IAPMO
- Founded: 1926
- Location: United States;
- Key people: David Viola, CEO; David Gans, President; Steve Panelli, Vice President; Hugo Aguilar, Vice President of Codes and Standards; Zalmie Hussein, Code Development Administrator
- Website: www.iapmo.org

= Uniform Mechanical Code =

Model code

The Uniform Mechanical Code (UMC) is a model code developed by the International Association of Plumbing and Mechanical Officials (IAPMO) to govern the installation, inspection and maintenance of HVAC (heating, ventilating and air-conditioning) and refrigeration systems. It is designated as an American National Standard.

The UMC is developed using the American National Standards Institute's (ANSI) consensus development procedures. This process brings together volunteers representing a variety of viewpoints and interests to achieve consensus on mechanical issues.

The UMC is designed to provide consumers with safe mechanical systems while, at the same time, allowing latitude for innovation and new technologies. The public at large is encouraged to provide input for the development process. The code is updated every three years. A code development timeline and other relevant information are available at IAPMO's website.
--
**Problem requirements**
Translate this sentence from the Uniform Mechanical Code text into Spanish: "The public at large is encouraged to provide input for the development process."
--
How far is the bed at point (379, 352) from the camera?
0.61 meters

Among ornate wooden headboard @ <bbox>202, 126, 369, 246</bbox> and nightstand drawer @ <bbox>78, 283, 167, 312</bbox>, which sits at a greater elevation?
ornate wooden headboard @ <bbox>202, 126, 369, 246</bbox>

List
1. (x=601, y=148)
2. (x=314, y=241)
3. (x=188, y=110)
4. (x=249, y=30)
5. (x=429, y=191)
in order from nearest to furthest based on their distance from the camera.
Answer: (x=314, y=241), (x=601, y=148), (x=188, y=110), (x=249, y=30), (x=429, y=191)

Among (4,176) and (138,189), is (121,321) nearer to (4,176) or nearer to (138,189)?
--
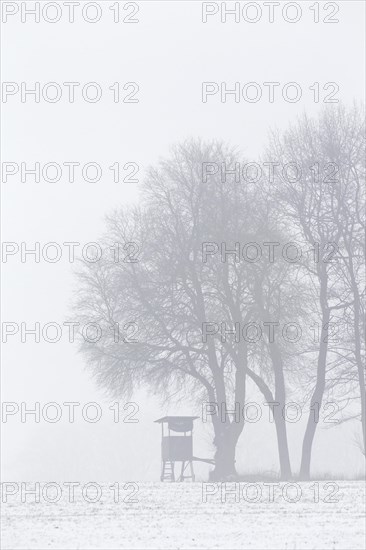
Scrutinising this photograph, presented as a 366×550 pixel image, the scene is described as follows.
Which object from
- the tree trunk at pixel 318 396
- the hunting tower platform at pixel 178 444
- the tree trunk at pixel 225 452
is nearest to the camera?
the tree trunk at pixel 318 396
--
**Answer in full**
Se anima al público en general a aportar sus opiniones al proceso de desarrollo.